2 of 3 marks obtained cardinal motor problems: tremor, rigidity, bradykinesia, or
tida of 4 motor signs: tremor, rigidity, bradykinesia, postural instability

the diagnosis requirement modifications

diagnosis of possible (maybe)

any of the signs: tremor, rigidity, akinesia or bradykinesia, postural reflex problems.
sign - a sign of minor help towards possible clinical diagnosis: Myerson sign, disappearing or shrinking of the swing arm, grasping reflex.
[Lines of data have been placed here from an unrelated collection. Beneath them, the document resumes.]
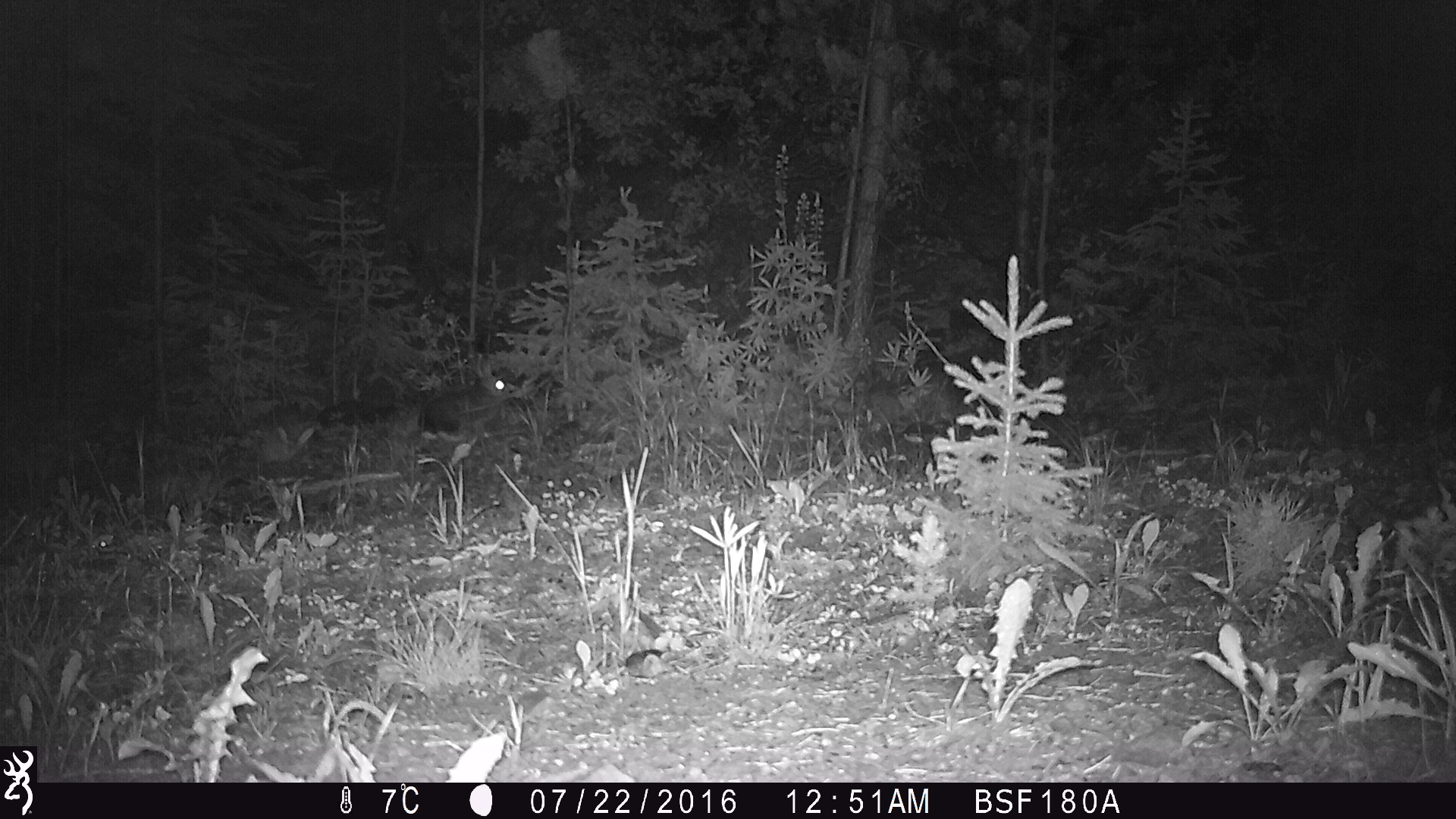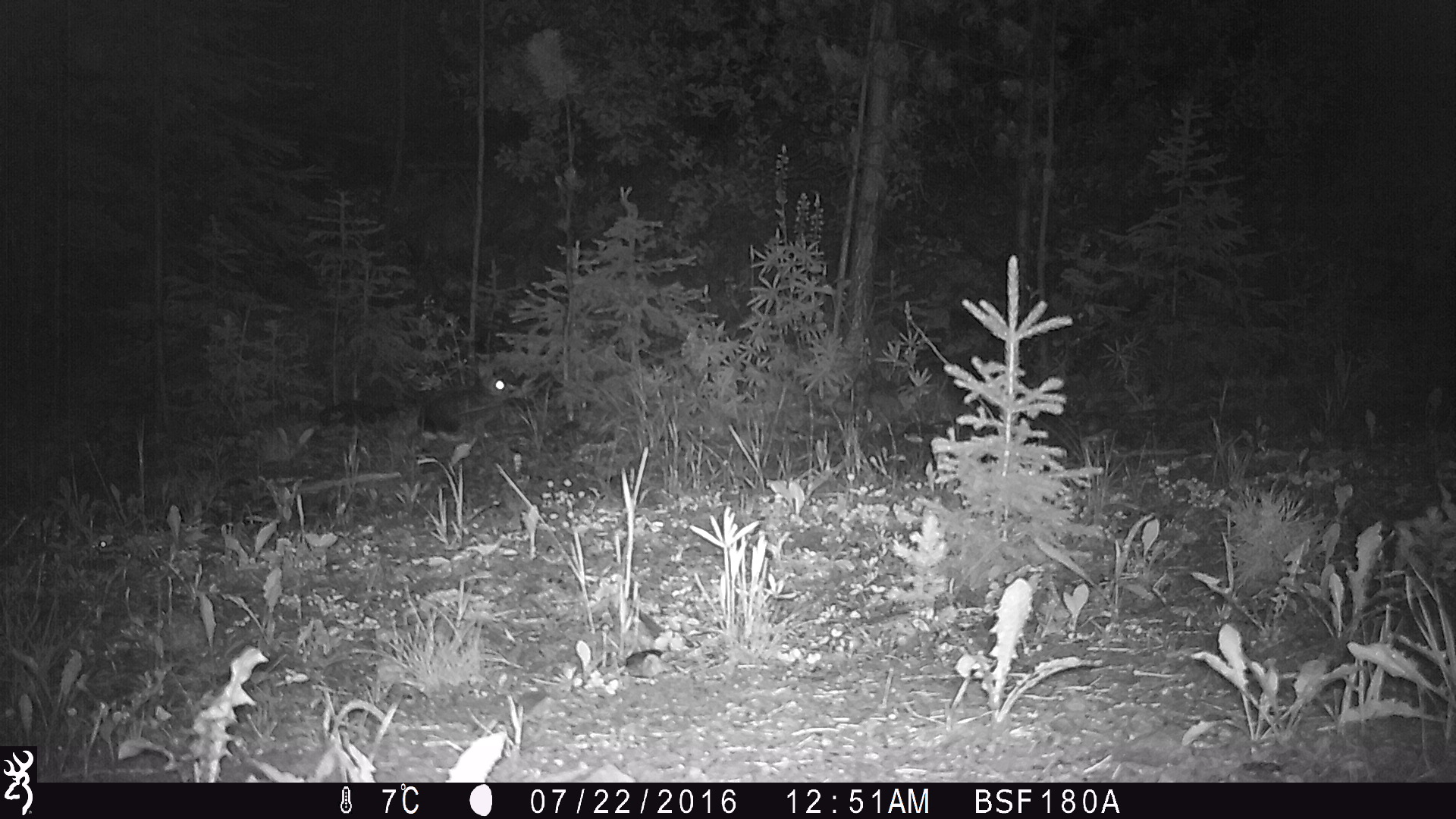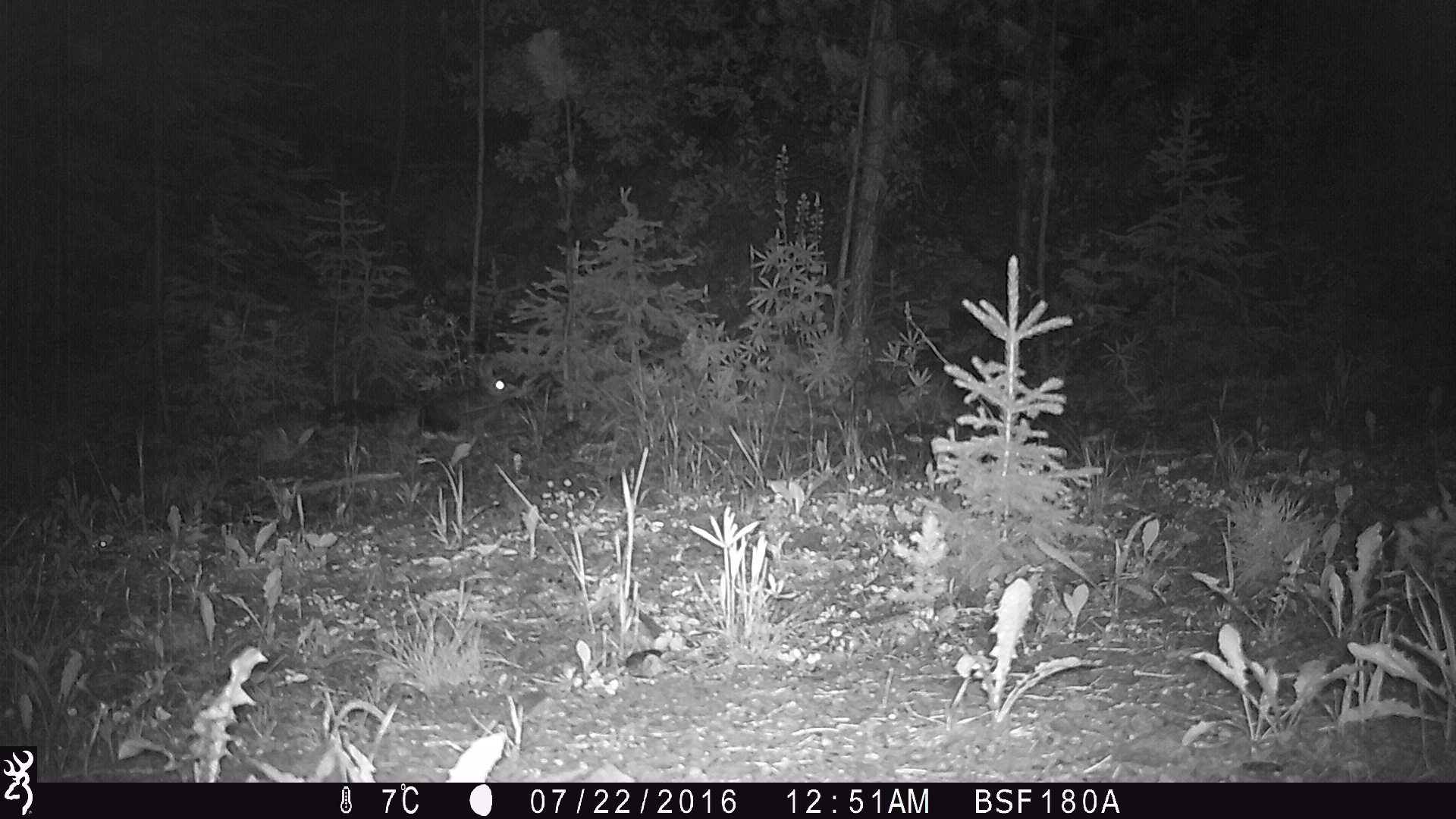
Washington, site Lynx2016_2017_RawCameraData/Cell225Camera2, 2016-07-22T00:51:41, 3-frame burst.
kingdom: Animalia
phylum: Chordata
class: Mammalia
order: Lagomorpha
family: Leporidae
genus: Lepus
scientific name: Lepus americanus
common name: snowshoe hare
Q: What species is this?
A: Lepus americanus (snowshoe hare).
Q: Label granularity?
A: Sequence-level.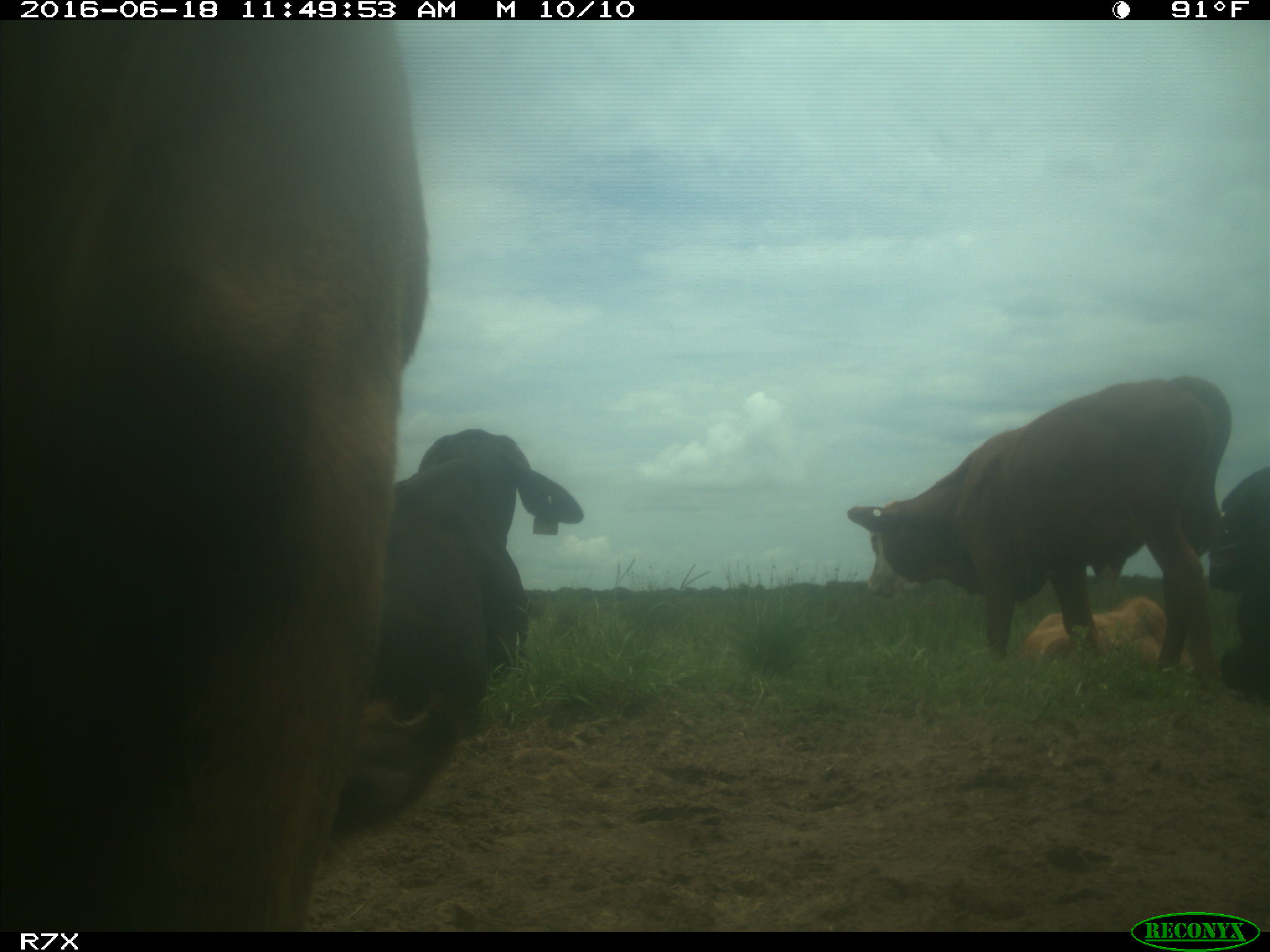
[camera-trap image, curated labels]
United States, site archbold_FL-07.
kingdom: Animalia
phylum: Chordata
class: Mammalia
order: Artiodactyla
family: Bovidae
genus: Bos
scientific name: Bos taurus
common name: domestic cow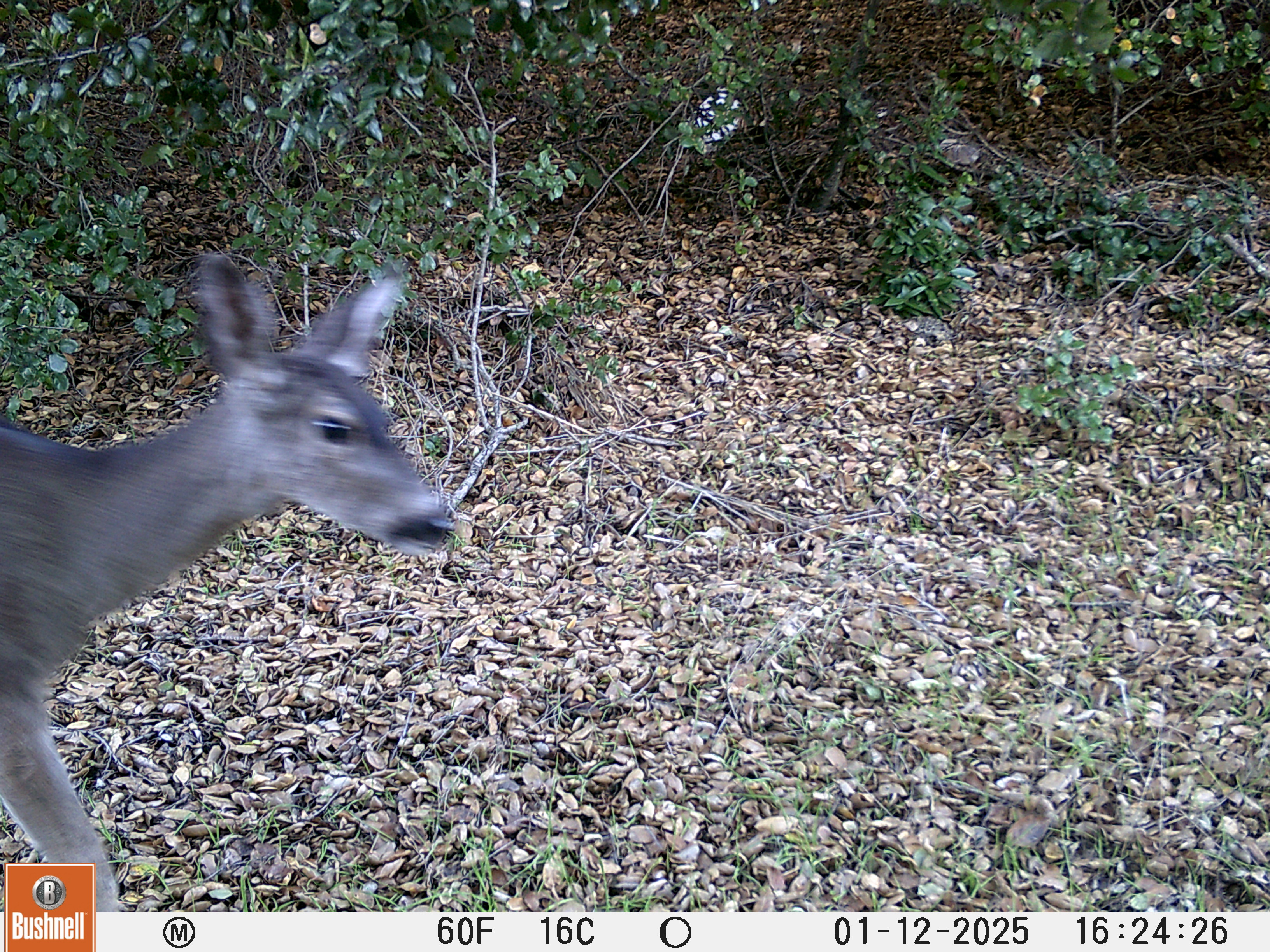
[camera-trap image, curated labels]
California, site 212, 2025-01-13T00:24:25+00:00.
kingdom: Animalia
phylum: Chordata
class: Mammalia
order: Artiodactyla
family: Cervidae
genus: Odocoileus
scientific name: Odocoileus hemionus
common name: mule deer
diagnosis of probable (most likely)

combination of the two signs mentioned above (as of postural reflexes problem), among the signs of the first three asymmetric

definite diagnosis (of course)

each combined 3 of 4 signs. Another option: two each with one of the three first signs appear asymmetric.

Koller diagnosis requirements

2 of 3 marks obtained cardinal motor problems: resting tremor or postural reflex problems, rigidity, bradykinesia running 1 year or more
response to levodopa therapy are obtained through refinement middle (minimal. 000mg/hari throughout the month.), as well as repair old or older

Gelb diagnosis requirements

diagnosis of possible (maybe)

there are 2 of the 4 cardinal signs (resting tremor, bradykinesia, rigidity, asymmetric onset). no picture toward other diagnoses accounted hallucinations unrelated to drugs, dementia, supranuclear gaze palsy or disotonom. had a good response to levodopa or dopamine agonists.

diagnosis of probable (most likely)

there are 3 of the 4 cardinal signs, no signs that point to other diagnoses within 3 years, there is a good response to levodopa or dopamine agonists

definite diagnosis (of course)
probable withdrawal coupled with positive histopathologic control.